(Saved entries)
>>

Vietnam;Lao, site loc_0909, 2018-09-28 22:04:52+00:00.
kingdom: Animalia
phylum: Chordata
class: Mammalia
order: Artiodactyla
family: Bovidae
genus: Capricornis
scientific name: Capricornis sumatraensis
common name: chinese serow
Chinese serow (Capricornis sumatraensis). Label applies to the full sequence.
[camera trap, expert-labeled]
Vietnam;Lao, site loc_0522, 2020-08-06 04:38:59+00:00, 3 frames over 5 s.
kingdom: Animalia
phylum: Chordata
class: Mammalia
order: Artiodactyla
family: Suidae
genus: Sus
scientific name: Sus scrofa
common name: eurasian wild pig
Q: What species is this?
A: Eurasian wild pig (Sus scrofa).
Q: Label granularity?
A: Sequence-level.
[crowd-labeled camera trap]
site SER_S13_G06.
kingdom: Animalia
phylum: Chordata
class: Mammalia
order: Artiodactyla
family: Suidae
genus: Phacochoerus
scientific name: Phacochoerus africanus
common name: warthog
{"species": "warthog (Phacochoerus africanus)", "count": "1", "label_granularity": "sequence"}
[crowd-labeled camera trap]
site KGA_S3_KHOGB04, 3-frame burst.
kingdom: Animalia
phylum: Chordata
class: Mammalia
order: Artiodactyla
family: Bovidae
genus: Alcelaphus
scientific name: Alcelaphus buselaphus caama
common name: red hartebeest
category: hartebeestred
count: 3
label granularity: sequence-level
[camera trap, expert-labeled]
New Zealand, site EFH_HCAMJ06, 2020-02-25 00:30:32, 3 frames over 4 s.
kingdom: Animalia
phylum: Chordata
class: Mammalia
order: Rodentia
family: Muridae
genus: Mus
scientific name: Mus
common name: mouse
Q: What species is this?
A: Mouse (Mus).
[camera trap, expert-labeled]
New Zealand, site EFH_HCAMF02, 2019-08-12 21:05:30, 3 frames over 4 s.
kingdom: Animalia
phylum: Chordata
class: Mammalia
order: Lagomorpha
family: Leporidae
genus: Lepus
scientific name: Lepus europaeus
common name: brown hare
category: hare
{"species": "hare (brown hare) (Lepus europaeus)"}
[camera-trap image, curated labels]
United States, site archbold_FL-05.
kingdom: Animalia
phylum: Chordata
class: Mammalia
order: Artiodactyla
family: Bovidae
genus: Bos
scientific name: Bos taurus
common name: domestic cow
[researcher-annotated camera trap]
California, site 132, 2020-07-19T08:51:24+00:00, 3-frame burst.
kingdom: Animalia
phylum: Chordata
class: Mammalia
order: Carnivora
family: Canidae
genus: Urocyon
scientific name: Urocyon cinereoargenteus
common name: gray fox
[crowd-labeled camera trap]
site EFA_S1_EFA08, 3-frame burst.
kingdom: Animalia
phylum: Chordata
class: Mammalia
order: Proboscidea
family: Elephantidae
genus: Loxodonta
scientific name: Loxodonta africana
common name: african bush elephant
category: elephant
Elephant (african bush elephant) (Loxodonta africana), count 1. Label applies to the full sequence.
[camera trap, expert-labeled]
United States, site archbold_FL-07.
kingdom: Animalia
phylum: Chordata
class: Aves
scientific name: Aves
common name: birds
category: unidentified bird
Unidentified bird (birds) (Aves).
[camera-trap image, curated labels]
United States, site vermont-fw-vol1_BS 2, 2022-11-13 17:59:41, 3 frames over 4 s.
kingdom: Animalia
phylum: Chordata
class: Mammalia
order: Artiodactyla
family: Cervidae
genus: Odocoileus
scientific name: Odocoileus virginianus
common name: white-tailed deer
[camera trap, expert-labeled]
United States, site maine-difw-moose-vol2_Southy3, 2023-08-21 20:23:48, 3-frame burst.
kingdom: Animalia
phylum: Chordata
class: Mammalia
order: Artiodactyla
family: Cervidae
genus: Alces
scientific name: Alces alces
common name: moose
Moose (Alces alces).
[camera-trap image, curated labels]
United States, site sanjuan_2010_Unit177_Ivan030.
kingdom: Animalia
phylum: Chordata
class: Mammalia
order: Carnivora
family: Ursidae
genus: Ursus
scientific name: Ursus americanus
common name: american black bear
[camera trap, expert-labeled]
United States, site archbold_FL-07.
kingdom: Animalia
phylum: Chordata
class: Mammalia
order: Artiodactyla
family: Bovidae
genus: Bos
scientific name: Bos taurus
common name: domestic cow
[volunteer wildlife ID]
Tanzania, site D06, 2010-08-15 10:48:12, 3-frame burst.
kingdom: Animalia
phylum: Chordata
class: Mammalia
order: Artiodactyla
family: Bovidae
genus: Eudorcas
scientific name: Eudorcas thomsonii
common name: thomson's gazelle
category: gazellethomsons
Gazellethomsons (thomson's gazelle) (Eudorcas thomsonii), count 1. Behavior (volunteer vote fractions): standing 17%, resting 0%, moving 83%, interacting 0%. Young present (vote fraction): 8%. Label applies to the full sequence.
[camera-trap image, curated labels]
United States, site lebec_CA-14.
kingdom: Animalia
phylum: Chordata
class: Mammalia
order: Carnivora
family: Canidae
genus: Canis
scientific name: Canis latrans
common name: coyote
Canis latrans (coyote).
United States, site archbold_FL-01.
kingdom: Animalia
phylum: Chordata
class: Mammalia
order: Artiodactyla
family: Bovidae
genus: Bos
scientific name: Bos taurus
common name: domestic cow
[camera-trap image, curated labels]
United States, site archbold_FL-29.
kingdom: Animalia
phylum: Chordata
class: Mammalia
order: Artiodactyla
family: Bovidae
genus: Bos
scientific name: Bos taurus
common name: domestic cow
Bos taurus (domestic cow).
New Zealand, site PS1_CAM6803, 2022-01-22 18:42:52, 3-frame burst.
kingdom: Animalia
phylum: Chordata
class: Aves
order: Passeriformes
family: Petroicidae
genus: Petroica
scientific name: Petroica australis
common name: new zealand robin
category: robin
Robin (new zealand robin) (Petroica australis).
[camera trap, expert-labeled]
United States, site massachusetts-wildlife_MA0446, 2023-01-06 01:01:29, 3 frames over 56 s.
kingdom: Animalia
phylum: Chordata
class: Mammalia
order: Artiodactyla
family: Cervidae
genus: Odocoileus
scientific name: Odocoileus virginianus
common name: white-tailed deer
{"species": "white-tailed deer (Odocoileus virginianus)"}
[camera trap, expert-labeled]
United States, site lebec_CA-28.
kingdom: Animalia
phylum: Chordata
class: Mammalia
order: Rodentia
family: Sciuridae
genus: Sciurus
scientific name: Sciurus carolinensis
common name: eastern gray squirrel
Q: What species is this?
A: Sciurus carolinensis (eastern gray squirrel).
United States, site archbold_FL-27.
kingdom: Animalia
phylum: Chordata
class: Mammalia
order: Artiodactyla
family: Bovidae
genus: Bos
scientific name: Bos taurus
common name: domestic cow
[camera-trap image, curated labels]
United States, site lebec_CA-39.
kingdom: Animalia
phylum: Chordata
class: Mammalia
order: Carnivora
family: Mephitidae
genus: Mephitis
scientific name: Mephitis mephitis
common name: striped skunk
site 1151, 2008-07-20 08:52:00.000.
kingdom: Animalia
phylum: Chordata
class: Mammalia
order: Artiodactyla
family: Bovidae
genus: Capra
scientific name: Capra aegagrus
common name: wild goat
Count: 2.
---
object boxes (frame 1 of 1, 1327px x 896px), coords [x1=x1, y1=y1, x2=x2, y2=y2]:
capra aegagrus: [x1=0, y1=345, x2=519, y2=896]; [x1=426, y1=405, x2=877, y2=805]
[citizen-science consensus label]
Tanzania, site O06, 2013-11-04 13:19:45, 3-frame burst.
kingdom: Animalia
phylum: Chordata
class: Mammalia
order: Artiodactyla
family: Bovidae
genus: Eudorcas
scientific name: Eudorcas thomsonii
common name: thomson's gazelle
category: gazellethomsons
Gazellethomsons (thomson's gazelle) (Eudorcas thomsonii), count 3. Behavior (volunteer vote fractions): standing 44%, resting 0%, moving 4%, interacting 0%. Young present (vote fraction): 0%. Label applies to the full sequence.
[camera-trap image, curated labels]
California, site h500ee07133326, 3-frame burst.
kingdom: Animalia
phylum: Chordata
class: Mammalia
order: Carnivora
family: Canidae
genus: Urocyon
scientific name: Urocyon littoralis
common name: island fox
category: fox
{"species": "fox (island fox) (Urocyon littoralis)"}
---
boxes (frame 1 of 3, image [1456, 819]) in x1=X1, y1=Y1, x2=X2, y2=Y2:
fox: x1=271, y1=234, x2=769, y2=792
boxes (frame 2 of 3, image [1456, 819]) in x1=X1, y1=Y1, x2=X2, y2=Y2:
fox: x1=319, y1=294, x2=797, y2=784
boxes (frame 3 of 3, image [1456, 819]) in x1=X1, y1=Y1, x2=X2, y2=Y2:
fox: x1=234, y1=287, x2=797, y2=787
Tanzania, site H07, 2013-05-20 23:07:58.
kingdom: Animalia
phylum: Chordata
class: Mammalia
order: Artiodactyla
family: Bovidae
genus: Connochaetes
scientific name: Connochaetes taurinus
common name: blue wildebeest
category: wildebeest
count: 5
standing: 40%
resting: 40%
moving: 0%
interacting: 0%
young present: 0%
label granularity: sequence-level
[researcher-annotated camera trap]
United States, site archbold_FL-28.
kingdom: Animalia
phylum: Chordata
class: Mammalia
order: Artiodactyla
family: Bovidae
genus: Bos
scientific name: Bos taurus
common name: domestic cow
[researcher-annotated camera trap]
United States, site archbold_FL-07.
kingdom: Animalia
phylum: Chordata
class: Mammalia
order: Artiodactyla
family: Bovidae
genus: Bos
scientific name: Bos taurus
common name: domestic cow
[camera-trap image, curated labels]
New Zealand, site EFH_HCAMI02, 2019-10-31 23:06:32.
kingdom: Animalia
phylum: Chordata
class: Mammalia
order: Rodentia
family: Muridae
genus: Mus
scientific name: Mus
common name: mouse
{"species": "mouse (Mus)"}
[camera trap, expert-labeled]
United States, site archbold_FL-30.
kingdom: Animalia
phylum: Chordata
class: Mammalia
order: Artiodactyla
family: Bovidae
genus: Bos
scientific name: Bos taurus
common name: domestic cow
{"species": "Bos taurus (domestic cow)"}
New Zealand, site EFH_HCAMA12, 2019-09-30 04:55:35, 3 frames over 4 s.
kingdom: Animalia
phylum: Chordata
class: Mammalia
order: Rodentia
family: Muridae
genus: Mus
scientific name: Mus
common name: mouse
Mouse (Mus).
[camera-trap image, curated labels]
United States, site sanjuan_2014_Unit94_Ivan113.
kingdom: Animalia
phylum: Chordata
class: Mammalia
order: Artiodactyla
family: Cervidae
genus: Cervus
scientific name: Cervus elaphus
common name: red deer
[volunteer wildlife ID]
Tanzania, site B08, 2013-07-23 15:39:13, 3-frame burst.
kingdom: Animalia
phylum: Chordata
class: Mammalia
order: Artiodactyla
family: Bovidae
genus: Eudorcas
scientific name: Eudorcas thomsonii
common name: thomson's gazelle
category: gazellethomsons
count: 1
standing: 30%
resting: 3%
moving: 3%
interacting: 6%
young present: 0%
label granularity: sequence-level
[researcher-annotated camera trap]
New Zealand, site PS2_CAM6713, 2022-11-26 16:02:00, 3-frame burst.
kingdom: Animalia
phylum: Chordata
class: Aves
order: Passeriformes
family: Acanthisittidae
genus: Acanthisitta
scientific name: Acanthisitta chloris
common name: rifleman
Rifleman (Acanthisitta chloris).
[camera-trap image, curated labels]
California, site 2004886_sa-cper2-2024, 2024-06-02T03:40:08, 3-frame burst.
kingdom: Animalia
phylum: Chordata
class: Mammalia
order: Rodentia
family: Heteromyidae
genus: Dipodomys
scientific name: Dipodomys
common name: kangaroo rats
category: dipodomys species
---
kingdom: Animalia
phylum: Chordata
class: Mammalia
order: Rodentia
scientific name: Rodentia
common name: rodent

<<

Task statement :: Restate verbatim the first line above and all lines after it through the line containing "A: Eurasian wild pig (Sus scrofa)."; omit the rest.

Reply ::
Vietnam;Lao, site loc_0909, 2018-09-28 22:04:52+00:00.
kingdom: Animalia
phylum: Chordata
class: Mammalia
order: Artiodactyla
family: Bovidae
genus: Capricornis
scientific name: Capricornis sumatraensis
common name: chinese serow
Chinese serow (Capricornis sumatraensis). Label applies to the full sequence.
[camera trap, expert-labeled]
Vietnam;Lao, site loc_0522, 2020-08-06 04:38:59+00:00, 3 frames over 5 s.
kingdom: Animalia
phylum: Chordata
class: Mammalia
order: Artiodactyla
family: Suidae
genus: Sus
scientific name: Sus scrofa
common name: eurasian wild pig
Q: What species is this?
A: Eurasian wild pig (Sus scrofa).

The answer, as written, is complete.